*** AVAILABLE DATA Section Begins ***

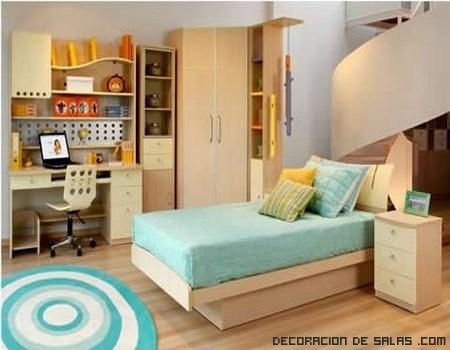 Cómo tener organizada una casa con niños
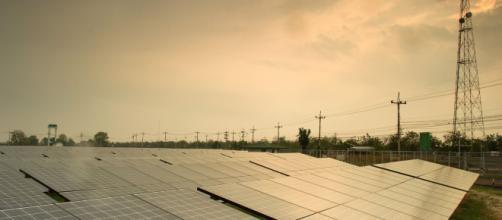 Nell'area dell'Ex Unione Sovietica contaminata da Chernobyl si inaugura a giorni la prima centrale solare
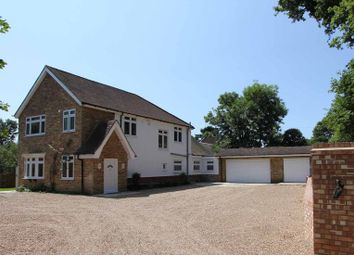 Thumbnail 4 bed detached house to rent in Church Lane, Stoke Poges, Slough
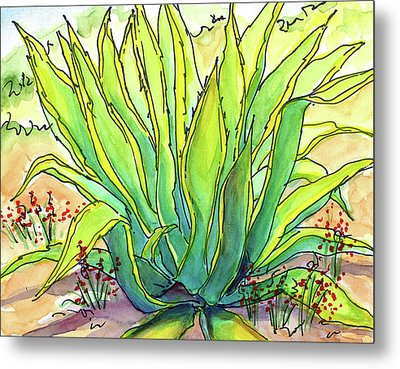 Sun Lover Metal Print by Nancy Matus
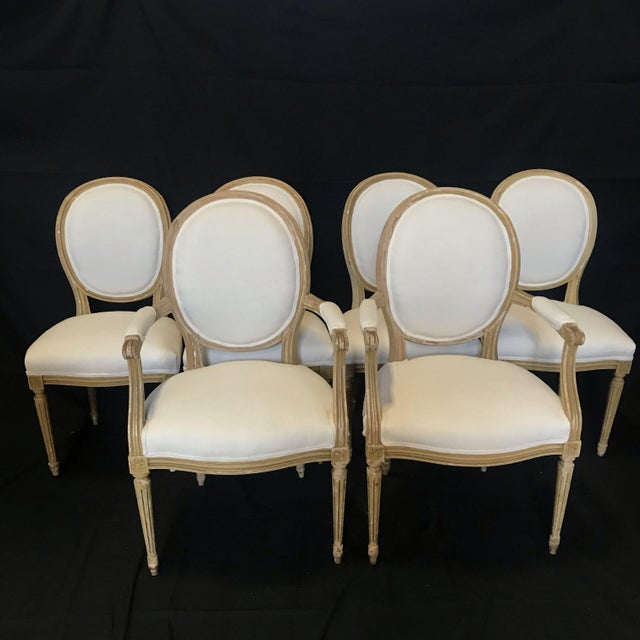Louis XVI Dining Chairs With Original Paint & Linen Uphostery -Set of 6 For Sale - Image 13 of 13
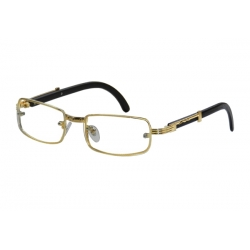 Clear Lens Sunglasses - bm072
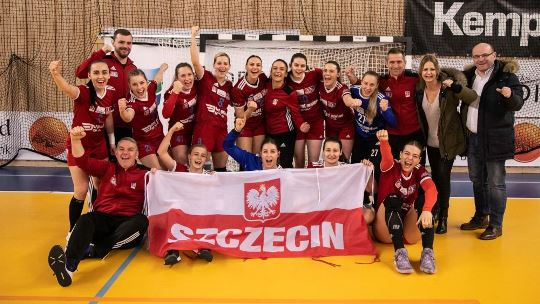 Szczecin through to Challenge Cup semi-final; Quintus close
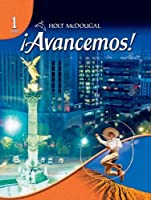 Avancemos Level 1, Grades 11-12: Holt Mcdougal Avancemos (Ml Spanish)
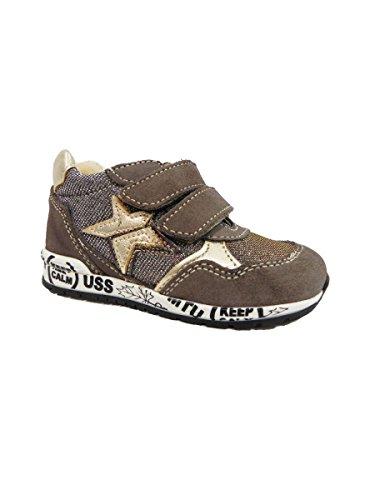 Melania , Jungen Sneaker Taupe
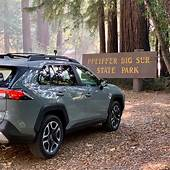 2019 Toyota Rav4 Adventure Colors  Used Car Reviews Cars
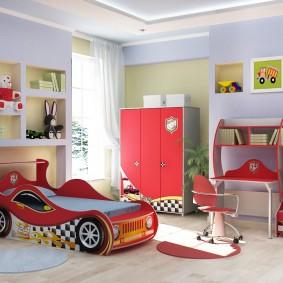 гарнитур в детской комнате оформление
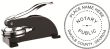 81014GAN - 81014GAN - DESK STYLE GEORGIA NOTARY SEAL (EMBOSSER)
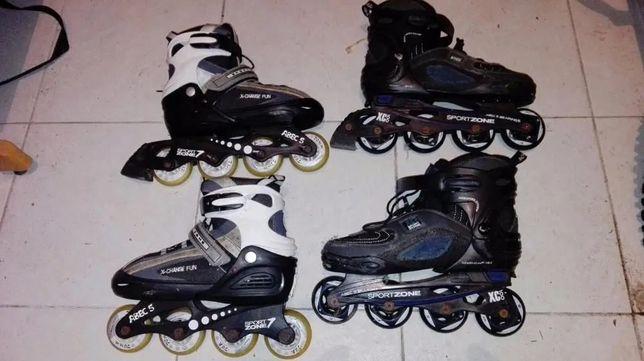 2 Pares patins , 2 capacetes e acessórios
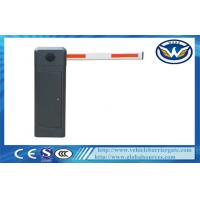 Wholesale Vehicle Barrier Gate Waterproof 2mm Cold Rolled Stell Plate With 220V / 110 V from china suppliers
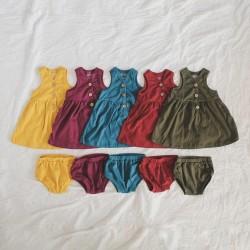 Bohobaby - Sleeveless Dress 3Y, 4Y (Without Bloomer) - Black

*** AVAILABLE DATA Section Ends ***

From the first line to the last, give the data again exactly, but without pictures.

 Cómo tener organizada una casa con niños
 Nell'area dell'Ex Unione Sovietica contaminata da Chernobyl si inaugura a giorni la prima centrale solare
 Thumbnail 4 bed detached house to rent in Church Lane, Stoke Poges, Slough
 Sun Lover Metal Print by Nancy Matus
Louis XVI Dining Chairs With Original Paint & Linen Uphostery -Set of 6 For Sale - Image 13 of 13
 Clear Lens Sunglasses - bm072
 Szczecin through to Challenge Cup semi-final; Quintus close
 Avancemos Level 1, Grades 11-12: Holt Mcdougal Avancemos (Ml Spanish)
 Melania , Jungen Sneaker Taupe
 2019 Toyota Rav4 Adventure Colors  Used Car Reviews Cars
 гарнитур в детской комнате оформление
 81014GAN - 81014GAN - DESK STYLE GEORGIA NOTARY SEAL (EMBOSSER)
 2 Pares patins , 2 capacetes e acessórios
 Wholesale Vehicle Barrier Gate Waterproof 2mm Cold Rolled Stell Plate With 220V / 110 V from china suppliers
 Bohobaby - Sleeveless Dress 3Y, 4Y (Without Bloomer) - Black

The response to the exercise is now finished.